* _GIVEN PASSAGE_
────

Heather Smith: Yeah, it’s interesting because you would think employing someone is about doing the payroll and the numbers, but actually there is actually a real heavy weight or slant to actually having the legal side sorted out, which is where your background being a lawyer comes into it. That’s something that I find myself personally quite complex to navigate.
Ben Thompson: Yeah. Not just the legal side but the psychology, just dealing with people. There’s a lot more to it. The benefits. Also, the fact that small businesses typically don’t have the resources or buying power to provide their employees with benefits that again corporates can offer their employees and so why should it be that 68% of all Australians miss out on benefits that they should be getting? Technology can allow us to deliver that.
Heather Smith: Yeah, absolutely. That was one of the key features that jumped out to my thrifty mind or thrifty eye that you’re actually enabling small businesses to offer what large corporations are currently offering.
Ben Thompson: Yeah. Compliance again, just weaving that technology piece into it. The reason that we built the modern awards rule sets into the payroll solution was because I had spent years in court defending employers who had got it wrong. I’ve worked in the US. I’ve worked in the UK. I’ve seen many different employment law regimes, but nothing compares to the complexity of paying people in Australia. When we realise that it was possible to take them on an award, all of the penalties, loadings, allowances, shift work and everything else that comes with it and build complex rule sets into a payroll system that would keep people largely compliant. This is important. This is what we have to be delivering. They can focus on the other aspects of employment, the people and culture aspects and the benefits and that type of thing.
Heather Smith: I think you’ve answered my next question already, which being based … We’re both here, based here in Australia. How complex is our employment system compared to our own relation to other westernised countries? You’re saying it’s by far more complex.
Ben Thompson: Yeah. The modern awards is by far most complex. Most other economies have a national minimum wage. The US has 50 states obviously and minimum wages … national minimum wages or state minimum wages. If you’re across many states, then it becomes very complex. For an individual business in one place, it’s a lot easier. The UK has a minimum wage. Again, I focus on helping SMEs up to about 500 employees. For those businesses, it’s not uncommon for them to be working … Even for a small business with 10 employees to be working and bound by three or four industrial instruments, all of which have completely different pay sets. If you’ve ever sat and opened up a modern award and read it from start to finish and put yourself to sleep, but they’re not a simple document.
Ben Thompson: Literally just yesterday I was reviewing clauses in a modern award for a client. There’s a thousand ways to interpret it. That’s just one clause in one award. A small business person with a florist, they’re never going to sit down and get their head around that. How do we solve for that with technology?
Heather Smith: Excellent. I’m glad that is a solution out there because it honestly does my head in that I can’t as an intelligent person go and set up a payroll for 10 people because everything just is so complex, and I know that if I get something wrong, we’re then potentially in court over it, which we all want to pay everyone the correct … The people I’m working with all want to pay people the correct amount of money. Moving on from that, can you share with our listeners what your business, Employment Hero, does?
Ben Thompson: Yeah, sure. Employment Hero, our strapline is to build a better world at work, create a better world at work, and it’s to give small to medium sized employers between about their first employee and 500 employees a complete … We don’t call it HR. Sorry. I’m just going to go off on a tangent here, but we don’t call it an HR or an HR platform because what I’ve realised over the last 18 years is that small businesses don’t like HR. They don’t want HR. HR is again a very corporate thing. We call it a people management platform, and it’s designed to give those businesses everything they need to recruit, onboard, manage, pay and provide benefits for their entire workforce, timekeeping. It’s a complete end to end solution.

────

* _DATA PROVIDED_
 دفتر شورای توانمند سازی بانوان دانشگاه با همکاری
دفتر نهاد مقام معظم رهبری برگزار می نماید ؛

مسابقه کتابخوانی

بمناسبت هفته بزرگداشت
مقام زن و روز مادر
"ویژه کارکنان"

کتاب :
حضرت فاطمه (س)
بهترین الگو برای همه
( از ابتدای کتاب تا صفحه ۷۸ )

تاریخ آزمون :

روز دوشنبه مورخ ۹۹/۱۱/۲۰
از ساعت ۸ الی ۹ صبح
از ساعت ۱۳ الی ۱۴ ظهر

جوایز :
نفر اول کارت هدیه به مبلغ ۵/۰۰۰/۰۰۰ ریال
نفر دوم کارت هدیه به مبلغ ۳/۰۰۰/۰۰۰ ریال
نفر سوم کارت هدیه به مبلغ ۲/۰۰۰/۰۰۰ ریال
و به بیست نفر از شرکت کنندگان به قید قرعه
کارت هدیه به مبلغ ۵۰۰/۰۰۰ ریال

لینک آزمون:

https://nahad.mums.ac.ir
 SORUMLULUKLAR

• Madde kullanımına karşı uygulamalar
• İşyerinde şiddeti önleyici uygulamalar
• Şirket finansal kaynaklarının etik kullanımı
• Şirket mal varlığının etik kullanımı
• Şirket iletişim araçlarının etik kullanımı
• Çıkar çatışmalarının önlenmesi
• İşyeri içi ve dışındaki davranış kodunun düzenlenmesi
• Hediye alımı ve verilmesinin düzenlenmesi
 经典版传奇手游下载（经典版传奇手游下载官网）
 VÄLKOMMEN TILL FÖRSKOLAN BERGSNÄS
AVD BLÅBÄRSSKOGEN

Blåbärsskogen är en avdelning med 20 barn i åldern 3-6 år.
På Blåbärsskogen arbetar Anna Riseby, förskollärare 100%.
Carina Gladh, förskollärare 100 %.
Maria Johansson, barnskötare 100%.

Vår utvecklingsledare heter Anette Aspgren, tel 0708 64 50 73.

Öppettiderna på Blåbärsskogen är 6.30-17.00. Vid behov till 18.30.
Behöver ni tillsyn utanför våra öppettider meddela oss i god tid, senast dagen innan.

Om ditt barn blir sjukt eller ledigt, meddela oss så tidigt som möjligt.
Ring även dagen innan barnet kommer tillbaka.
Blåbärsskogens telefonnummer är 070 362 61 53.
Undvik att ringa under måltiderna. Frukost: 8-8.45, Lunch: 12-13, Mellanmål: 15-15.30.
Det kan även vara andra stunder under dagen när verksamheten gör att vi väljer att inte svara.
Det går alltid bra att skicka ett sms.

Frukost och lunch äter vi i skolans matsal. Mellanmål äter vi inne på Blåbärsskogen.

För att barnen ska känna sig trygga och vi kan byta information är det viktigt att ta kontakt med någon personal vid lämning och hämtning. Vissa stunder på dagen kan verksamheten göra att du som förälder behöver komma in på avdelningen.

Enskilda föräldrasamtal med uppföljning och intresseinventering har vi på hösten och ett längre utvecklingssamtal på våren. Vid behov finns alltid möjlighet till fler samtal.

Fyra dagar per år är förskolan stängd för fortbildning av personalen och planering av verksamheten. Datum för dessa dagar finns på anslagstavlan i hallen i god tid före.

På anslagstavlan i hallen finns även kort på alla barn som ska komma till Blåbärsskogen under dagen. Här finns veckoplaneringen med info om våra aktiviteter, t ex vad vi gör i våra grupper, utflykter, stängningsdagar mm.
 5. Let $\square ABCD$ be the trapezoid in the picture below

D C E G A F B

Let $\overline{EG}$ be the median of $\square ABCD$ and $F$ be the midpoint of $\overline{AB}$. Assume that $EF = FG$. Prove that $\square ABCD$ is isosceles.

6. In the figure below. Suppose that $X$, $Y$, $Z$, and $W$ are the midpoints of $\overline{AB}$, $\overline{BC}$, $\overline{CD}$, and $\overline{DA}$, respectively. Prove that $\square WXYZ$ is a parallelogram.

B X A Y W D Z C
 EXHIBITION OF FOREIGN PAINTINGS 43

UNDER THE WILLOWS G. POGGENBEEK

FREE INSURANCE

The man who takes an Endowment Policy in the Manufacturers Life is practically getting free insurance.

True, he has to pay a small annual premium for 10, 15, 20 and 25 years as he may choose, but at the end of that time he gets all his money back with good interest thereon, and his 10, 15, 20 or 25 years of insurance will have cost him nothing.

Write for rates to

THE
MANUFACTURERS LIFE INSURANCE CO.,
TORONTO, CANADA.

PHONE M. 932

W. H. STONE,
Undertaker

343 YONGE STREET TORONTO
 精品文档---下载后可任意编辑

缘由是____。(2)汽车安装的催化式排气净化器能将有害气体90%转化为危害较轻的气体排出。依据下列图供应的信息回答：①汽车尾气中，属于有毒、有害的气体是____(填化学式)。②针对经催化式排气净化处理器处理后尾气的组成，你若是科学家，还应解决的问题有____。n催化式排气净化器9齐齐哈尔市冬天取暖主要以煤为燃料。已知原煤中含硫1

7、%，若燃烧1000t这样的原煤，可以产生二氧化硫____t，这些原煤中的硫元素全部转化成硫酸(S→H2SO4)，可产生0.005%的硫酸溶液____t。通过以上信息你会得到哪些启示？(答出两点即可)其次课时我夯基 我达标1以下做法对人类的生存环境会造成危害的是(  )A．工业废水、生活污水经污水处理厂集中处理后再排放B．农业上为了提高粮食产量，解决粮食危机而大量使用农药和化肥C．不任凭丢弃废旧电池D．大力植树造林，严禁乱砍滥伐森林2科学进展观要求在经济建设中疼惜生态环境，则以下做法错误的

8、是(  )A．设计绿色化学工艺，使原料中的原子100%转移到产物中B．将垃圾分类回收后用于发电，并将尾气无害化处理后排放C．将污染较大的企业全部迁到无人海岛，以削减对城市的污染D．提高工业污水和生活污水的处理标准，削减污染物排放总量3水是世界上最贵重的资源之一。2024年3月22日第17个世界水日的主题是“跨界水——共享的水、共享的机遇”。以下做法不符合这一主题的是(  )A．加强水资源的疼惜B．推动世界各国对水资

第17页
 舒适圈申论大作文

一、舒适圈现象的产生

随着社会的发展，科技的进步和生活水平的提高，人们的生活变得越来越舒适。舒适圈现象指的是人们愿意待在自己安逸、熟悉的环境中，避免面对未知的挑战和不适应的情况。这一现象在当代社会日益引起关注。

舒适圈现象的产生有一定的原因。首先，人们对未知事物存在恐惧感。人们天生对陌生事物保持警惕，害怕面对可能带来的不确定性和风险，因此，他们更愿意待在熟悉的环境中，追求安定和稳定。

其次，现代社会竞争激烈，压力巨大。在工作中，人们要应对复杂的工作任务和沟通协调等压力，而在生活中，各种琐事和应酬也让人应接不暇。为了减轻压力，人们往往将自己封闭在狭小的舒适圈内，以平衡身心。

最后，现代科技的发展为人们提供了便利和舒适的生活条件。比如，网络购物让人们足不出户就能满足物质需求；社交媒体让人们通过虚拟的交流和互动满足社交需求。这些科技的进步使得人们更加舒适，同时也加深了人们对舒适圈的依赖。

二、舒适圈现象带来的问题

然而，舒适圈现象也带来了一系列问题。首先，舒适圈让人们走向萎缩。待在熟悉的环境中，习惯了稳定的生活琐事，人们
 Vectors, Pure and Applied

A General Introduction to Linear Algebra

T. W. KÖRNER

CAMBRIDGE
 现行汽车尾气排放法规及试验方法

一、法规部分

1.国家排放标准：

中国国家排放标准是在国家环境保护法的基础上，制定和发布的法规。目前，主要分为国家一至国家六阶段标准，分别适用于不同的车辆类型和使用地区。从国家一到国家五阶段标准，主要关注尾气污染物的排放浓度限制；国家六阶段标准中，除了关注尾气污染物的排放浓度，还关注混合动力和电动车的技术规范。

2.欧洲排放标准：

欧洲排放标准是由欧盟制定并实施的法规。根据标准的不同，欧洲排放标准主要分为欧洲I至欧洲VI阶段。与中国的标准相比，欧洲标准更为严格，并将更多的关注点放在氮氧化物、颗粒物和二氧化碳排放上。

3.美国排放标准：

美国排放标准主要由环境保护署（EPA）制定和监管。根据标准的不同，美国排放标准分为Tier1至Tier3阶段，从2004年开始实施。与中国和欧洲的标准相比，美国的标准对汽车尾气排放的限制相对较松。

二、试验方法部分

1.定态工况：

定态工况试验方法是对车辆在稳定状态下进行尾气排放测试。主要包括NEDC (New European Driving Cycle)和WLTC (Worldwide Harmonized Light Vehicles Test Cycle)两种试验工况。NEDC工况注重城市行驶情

────

* _PROBLEM DESCRIPTION_
In the interview transcript, what does Employment Hero call its platform instead of an HR platform?

* _EXERCISE ANSWER_
A people management platform.